The plaintiff had been competing in events at the show for many years and the set-up at the show, on this occasion, was essentially the same during the whole period over which the plaintiff competed.
The defendant (being the operator/occupier of the show) had the plaintiff sign a risk warning in which she acknowledged that her participation with horses, and specifically with her horse, carried an element of risk; she agreed to undertake any risk voluntarily; she agreed that this was a risk warning under the Civil Liability Act 2002; she agreed to waive her rights in relation to any loss or injury as a consequence of her participation in the show; and she agreed to indemnify the defendant in respect of any liability she incurred or suffered as a consequence of her participation.
This risk warning was found to be effective. This form of risk warning was common at agricultural shows at which the plaintiff had competed. She had signed similar documents before and knew the significance of the risk warning. She knew that a horse could not be entered in any event unless the risk warning was signed.
Bellew J did not accept that a reasonable person in the position of the defendant would have taken the precautions suggested by the plaintiff (bearing in mind the nature of horses) and concluded that not only was horse riding a dangerous recreational activity and inherently risky, it ought to have been obvious to an experienced horse rider such as the plaintiff that any number of external stimuli, including children playing, might spook one of the horses, and result in harm being caused.
In Caruana v Ski Riders Motel (Kosciuszko) Pty Ltd, trading as Ski Rider Hotel Motel  NSWDC 182, the plaintiff fell over a raised step (the step) between the bedroom and the bathroom at the defendant’s motel.

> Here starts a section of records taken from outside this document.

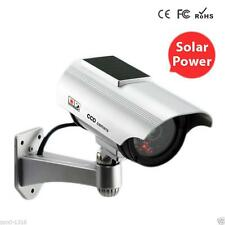 LED Solar Power Fake Camera Outdoor Security CCTV Surveillance Dummy Camera WT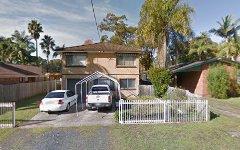 21 Chetwynd Avenue, Berkeley Vale NSW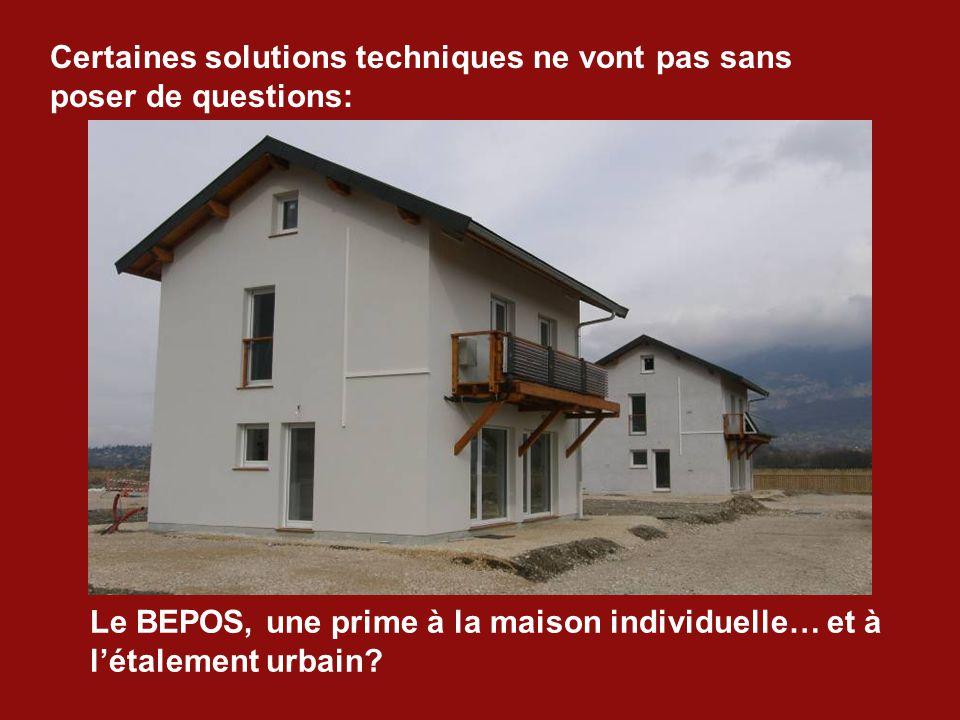 Le BEPOS, une prime à la maison individuelle… et à l'étalement urbain.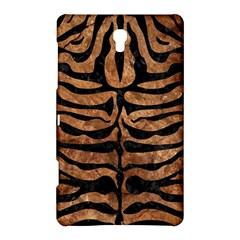 Skin2 Black Marble & Brown Stone (r) Samsung Galaxy Tab S (8 4 ) Hardshell Case  by trendistuff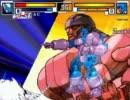【MUGEN】凶と狂の境界で台パンするシングルトーナメント 17【筺体K.O.】 thumbnail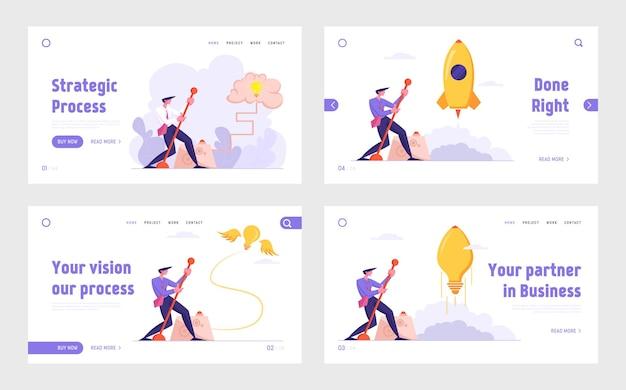 Idea creativa y conjunto de páginas de destino del sitio web de solución de búsqueda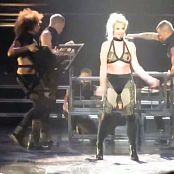 Britney Spears Do Somethin 8 19 15 720p new 161215 avi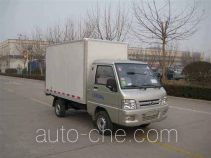 Foton BJ5020XBW-X1 insulated box van truck
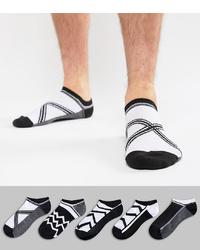 ASOS DESIGN Trainer Socks In Monochrome Design 5 Pack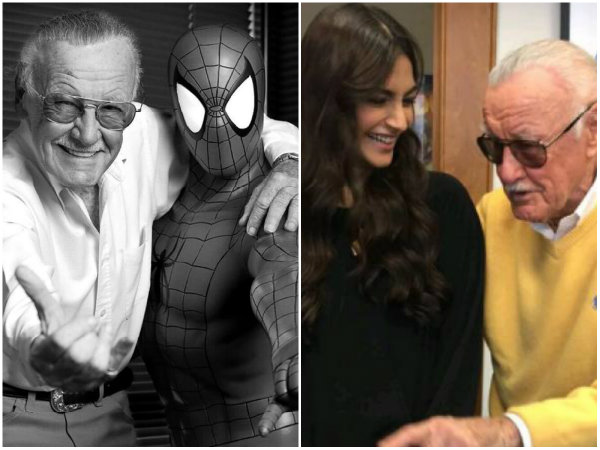 Stan Lee Passes Away: Sonam, Taapsee, Ayushmann, Arjun & Others Mourn The Superhero Creator's Death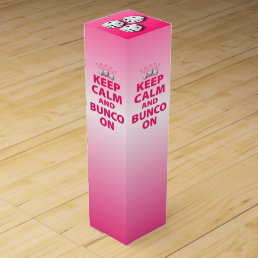 Bunco Gift Wine Box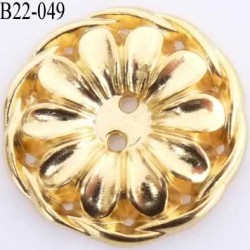 bouton 22 mm couleur doré en métal très joli la couleur est celle d'une pièce d'or diamètre 22 mm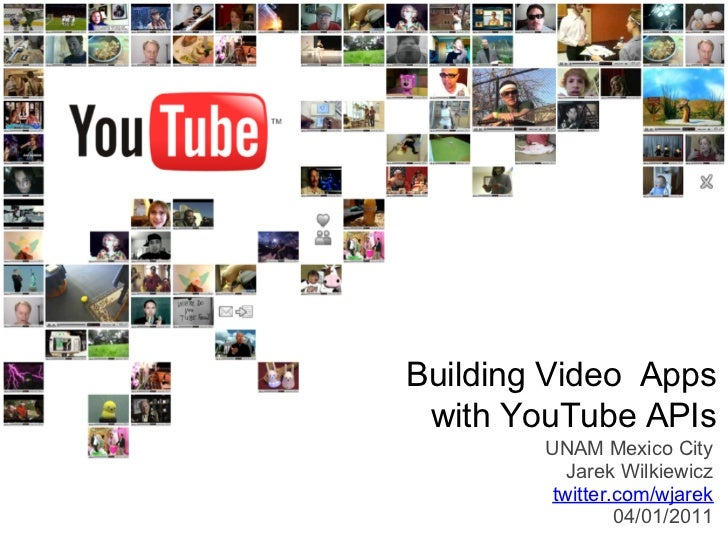 YouTube APIs presentation at Facultad de Ciencias, Universidad Nacional Autónoma de México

The step was approximately 26cm high.
The plaintiff conceded that she was medicated on opioid analgesia at the time she gave evidence.
The plaintiff relied upon an expert liability report from Mr Cockbain, engineer. Mr Cockbain’s findings relied on Australian Standards and Codes that post-dated the construction of the defendant’s premises.
No similar incidents had occurred at the defendant’s motel.
Weinstein DCJ found in favour of the defendant on the basis that none of the precautions recommended by Mr Cockbain were necessary or reasonable and observed that the fact that a risk of harm might be avoided by doing something differently did not of itself establish liability.
His Honour also found that the risk of tripping on a 26cm high step was obvious, particularly where photographs demonstrated a significantly raised bathroom sink constituted a cue to the step as it was within a person’s line of sight as they slid open the bathroom door. Had his Honour found in favour of the plaintiff, he would have made a deduction of 25% for contributory negligence.
In respect of quantum, Weinstein DCJ criticised the parties’ failure to call medico-legal witnesses for cross-examination and assessed damages (in the event that his Honour was wrong on the question of liability) at $28,858.85.